- **STUDY TEXT**:
* * * * *
Man performing a snatch pull from blocks

How to Program the Snatch Grip Deadlift

Deadlifts are typically a heavier movement, so I will program them for my weightlifting athletes toward the end of the workout, after more dynamic movements like the snatch and clean and jerk. However, if your workout is solely focused on strength, then the snatch grip deadlift can be your first or second movement, or your main focus for the day. I wouldn’t think of them as a warm-up for your workout, though.

If you’d like to add snatch grip deadlifts to your training regimen, the main advice I’d give is to start light and progressively add a heavier load as you hone in on technique.

RELATED: What Is Progressive Overload?

A good baseline for snatch grip deadlift workouts is:

  • For building strength, try 5 sets of 3 to 5 repetitions at a heavy weight, about 80% or more of your one-rep max.
  • For hypertrophy and building muscle, 3 or 4 sets of 8 to 10 reps will work, done at a lighter weight.

These repetitions and sets can be adjusted for more variety and for your goals. Also, talk with a personal trainer or coach if you’re unsure about programming.

Who Should Do Snatch Grip Deadlifts

Man beginning a snatch grip deadlift

Just like a pair of the best weightlifting shoes, snatch grip deadlifts can help most everybody, but here are a few people that will get great benefit out of this exercise:

  • Olympic weightlifters: Obviously, training the snatch grip deadlift will have carryover to the proper positions of the snatch pull and snatch. Speaking from experience, for those training and competing in the Olympic lifts, snatch deadlifts and pulls are vital to build grip strength, upper back strength, and refine technique.
  • Power athletes: The snatch deadlift isn’t only for Olympic lifters like me. Powerlifters, CrossFit athletes, and strongman competitors can get massive benefits from snatch grip deadlifts, particularly in building grip and upper back strength.
  • General gym users: If you train at a commercial gym or at a home gym, there’s a good chance you’re already deadlifting. However, the same deadlift can become tiring. Snatch grip deadlifts can be a great way to change up your programming to add variety, making workouts less routine and giving the body a different stimulus thus helping improve muscle adaptation.

Snatch Grip Deadlift: FAQs

Are snatch grip deadlifts easier or harder than conventional deadlifts?
* * * * *
Collected data entries
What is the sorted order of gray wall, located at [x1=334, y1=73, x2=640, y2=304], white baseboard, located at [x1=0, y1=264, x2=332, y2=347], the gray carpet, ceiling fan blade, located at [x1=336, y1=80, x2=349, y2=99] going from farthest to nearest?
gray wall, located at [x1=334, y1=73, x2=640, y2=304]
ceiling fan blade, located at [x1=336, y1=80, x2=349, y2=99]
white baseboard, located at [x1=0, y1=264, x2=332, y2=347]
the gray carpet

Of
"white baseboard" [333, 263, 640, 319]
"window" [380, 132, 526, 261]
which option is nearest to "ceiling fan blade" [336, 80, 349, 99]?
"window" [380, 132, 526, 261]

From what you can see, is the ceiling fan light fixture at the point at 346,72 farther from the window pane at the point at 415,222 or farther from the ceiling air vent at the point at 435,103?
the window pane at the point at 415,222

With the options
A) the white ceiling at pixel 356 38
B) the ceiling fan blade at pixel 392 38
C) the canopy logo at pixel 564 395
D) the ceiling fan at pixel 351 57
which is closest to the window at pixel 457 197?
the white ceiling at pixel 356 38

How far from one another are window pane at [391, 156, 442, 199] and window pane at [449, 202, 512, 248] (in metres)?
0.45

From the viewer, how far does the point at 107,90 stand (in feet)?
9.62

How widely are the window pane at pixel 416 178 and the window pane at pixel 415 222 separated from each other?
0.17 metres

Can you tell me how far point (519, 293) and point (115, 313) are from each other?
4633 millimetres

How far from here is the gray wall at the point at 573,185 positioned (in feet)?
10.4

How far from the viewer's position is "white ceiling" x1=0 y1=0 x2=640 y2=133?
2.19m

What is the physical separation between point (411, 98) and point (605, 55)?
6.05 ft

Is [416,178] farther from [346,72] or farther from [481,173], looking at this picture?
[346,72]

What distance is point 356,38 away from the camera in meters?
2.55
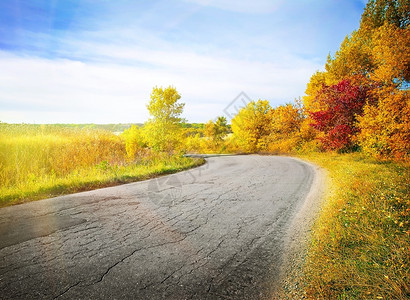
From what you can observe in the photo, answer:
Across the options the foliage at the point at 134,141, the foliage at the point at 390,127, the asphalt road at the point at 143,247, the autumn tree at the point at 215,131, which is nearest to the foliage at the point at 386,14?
Result: the foliage at the point at 390,127

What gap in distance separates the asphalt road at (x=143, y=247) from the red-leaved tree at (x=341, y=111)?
12.0m

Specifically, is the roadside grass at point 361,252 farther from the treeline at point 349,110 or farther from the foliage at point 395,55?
the foliage at point 395,55

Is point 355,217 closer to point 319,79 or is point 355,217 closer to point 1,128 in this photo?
point 1,128

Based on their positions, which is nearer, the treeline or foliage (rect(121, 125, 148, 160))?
the treeline

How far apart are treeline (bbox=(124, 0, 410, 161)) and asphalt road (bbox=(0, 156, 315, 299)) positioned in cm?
791

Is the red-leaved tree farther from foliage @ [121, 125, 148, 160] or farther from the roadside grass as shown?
foliage @ [121, 125, 148, 160]

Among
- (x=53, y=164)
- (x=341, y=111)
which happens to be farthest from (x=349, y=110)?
(x=53, y=164)

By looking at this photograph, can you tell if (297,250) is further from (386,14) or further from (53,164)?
(386,14)

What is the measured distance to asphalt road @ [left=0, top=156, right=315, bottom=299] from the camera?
2.35 m

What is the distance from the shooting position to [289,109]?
2502cm

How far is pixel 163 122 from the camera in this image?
1538 centimetres

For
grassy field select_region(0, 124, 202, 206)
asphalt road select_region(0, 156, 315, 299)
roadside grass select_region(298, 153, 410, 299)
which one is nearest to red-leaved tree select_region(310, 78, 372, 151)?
grassy field select_region(0, 124, 202, 206)

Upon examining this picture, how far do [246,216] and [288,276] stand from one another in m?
1.93

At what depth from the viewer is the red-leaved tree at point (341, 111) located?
1433 centimetres
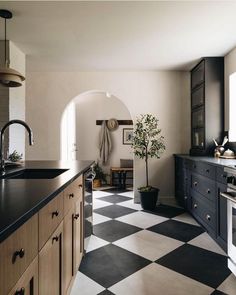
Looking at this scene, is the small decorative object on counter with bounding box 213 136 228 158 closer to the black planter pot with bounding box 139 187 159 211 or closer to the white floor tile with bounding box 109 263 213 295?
the black planter pot with bounding box 139 187 159 211

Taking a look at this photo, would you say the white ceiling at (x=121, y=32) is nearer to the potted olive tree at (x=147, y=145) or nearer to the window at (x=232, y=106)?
the window at (x=232, y=106)

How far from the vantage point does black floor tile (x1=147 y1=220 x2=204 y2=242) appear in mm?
2793

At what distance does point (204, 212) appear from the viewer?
2.87 m

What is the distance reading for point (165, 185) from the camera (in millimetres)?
4422

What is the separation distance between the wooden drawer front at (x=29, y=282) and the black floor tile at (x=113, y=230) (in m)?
1.85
* * * * *
- **REQUIRED ACTION A**:
Retype from the passage on snatch grip deadlifts, starting with "RELATED: What Is" and going on through "unsure about programming.".
- **REQUIRED ACTION B**:
Decide whether each statement agrees with the passage on snatch grip deadlifts. Answer yes or no for each and quote the words that decide it. (i) The passage suggests treating snatch grip deadlifts as a warm-up. (ii) The baseline for building strength is 5 sets of 3 to 5 repetitions at about 80% or more of one-rep max. (iii) The hypertrophy baseline calls for a heavier weight than the strength baseline.

- **EXPECTED ANSWER A**:
RELATED: What Is Progressive Overload?

A good baseline for snatch grip deadlift workouts is:

  • For building strength, try 5 sets of 3 to 5 repetitions at a heavy weight, about 80% or more of your one-rep max.
  • For hypertrophy and building muscle, 3 or 4 sets of 8 to 10 reps will work, done at a lighter weight.

These repetitions and sets can be adjusted for more variety and for your goals. Also, talk with a personal trainer or coach if you’re unsure about programming.

- **EXPECTED ANSWER B**:
(i) No: "I wouldn’t think of them as a warm-up for your workout, though."
(ii) Yes: "For building strength, try 5 sets of 3 to 5 repetitions at a heavy weight, about 80% or more of your one-rep max."
(iii) No: "For hypertrophy and building muscle, 3 or 4 sets of 8 to 10 reps will work, done at a lighter weight."